Des arbres desséchés, la garrigue peinte aux couleurs des buis brûlés et un paysage aux couleurs de la savane… N’a-t-on jamais vu aussi peu tomber sur notre territoire ? Moins de 300 mm d’eau de janvier à octobre et des anomalies de température mensuelles dépassant régulièrement les 3 degrés, le record de chaleur de 1923 égalé (41.6°C à Nîmes) : une climatologie équivalente à celles de Murcia, Malaga, Fès ou Meknès a marqué historiquement le millésime 2017.

Et pourtant.

Et pourtant, faiblement chargés, les ceps ont tenu, le raisin a mûri.
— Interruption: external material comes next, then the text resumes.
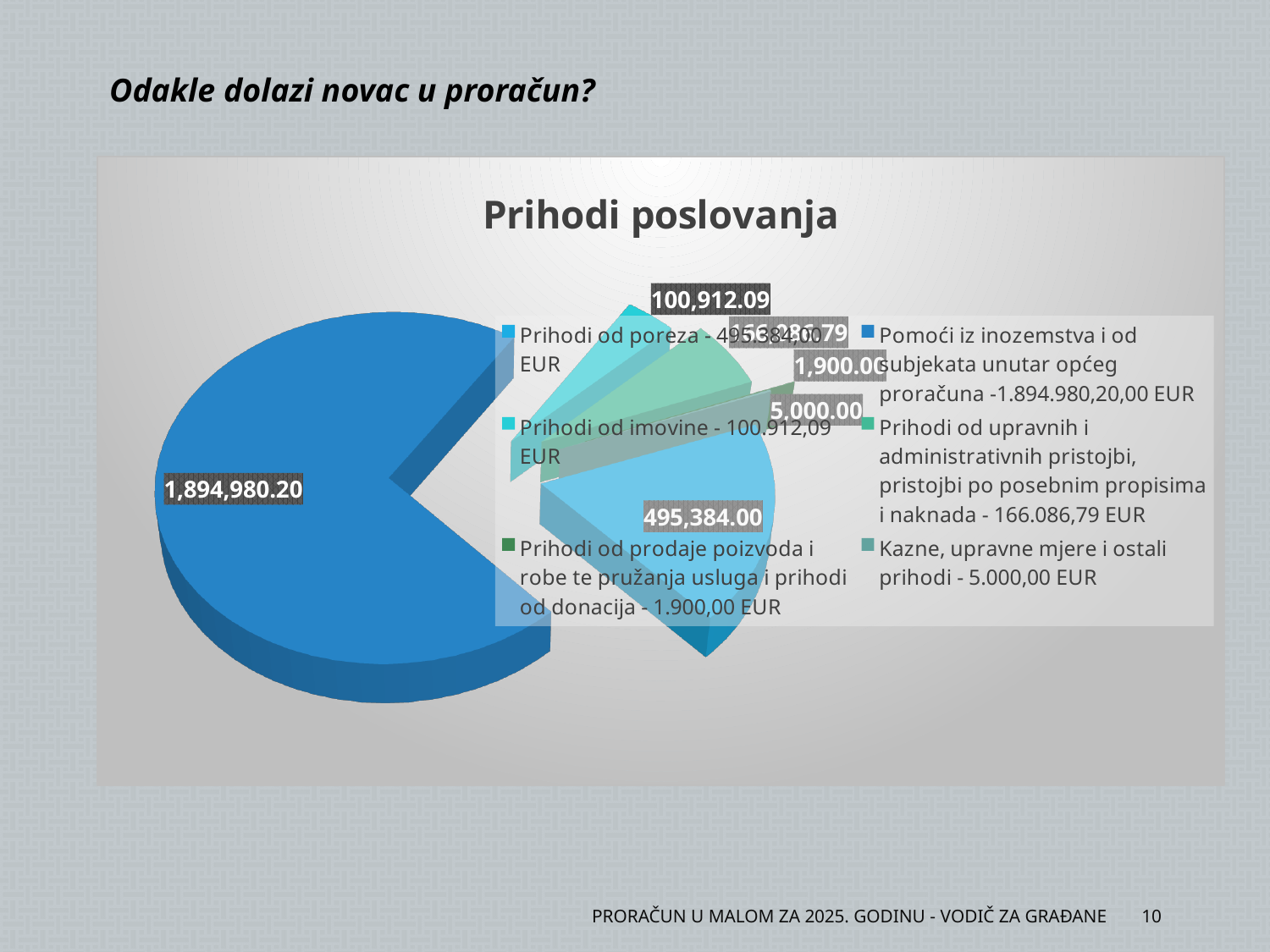
What kind of chart is shown on the slide? pie chart What is the difference between the values for Prihodi od poreza and Prihodi od imovine? 394,471.91 What value does the data label show for Prihodi od imovine? 100,912.09 How many slices does the pie chart have? 6 Which is larger, the value for Prihodi od poreza or the value for Prihodi od imovine? Prihodi od poreza What value does the data label show for Prihodi od poreza? 495,384.00 Which category has the largest slice of the pie chart? Pomoći iz inozemstva i od subjekata unutar općeg proračuna What value does the data label show for Kazne, upravne mjere i ostali prihodi? 5,000.00 What is the difference between the values for Kazne, upravne mjere i ostali prihodi and Prihodi od prodaje poizvoda i robe te pružanja usluga i prihodi od donacija? 3,100.00 What is the value shown for the largest slice of the pie chart? 1,894,980.20 What is the title of the chart? Prihodi poslovanja Which category has the smallest slice of the pie chart? Prihodi od prodaje poizvoda i robe te pružanja usluga i prihodi od donacija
Au terme du cycle et à la faveur de quelques matinées très fraîches et de brouillards bénéfiques, la vigne a mené au bout des grains mûrs et concentrés comme jamais.

… de feu (de paille).

2017 a également été un millésime de tous les excès par sa précocité et le resserrement des maturités. Des vendanges comme un tour de piste, bouclé en 4 semaines. Là encore du jamais vu. St Maurice a fermé le 14 septembre, certaines caves sur le Gard n’ont vendangé qu’en août.

… de feu (dont nous avons tirer les marrons).

Au-delà de nos moyens de pressurage et de thermovinification ajustés en 2016, nous avons préparé 2017 en doublant nos capacités à refroidir et traiter les jus extraits. Bonne pioche, car si les vendanges ont été courtes, les débits journaliers n’en sont pas moins restés importants. La mise en place d’une équipe renforcée et formée au traitement des jus a permis de gagner la « bataille des rosés », enjeu majeur de la stratégie commerciale de l’année et véritable gageure technique dans le contexte d’un millésime mûr et caniculaire.

… de feu (d’artifice).

Au terme de ce sprint, les vins produits sont surprenants et…. très bons. Au coeur de ce bouquet final, mention spéciale pour les Sauvignon, dont la fraîcheur inversement proportionnelle à la chaleur de l’année est à faire douter de nos cours universitaires, mention spéciale aussi pour les Viogniers, tendres et exotiques. La palme revient incontestablement aux rouges, avec un niveau moyen très homogène et véritablement exceptionnel.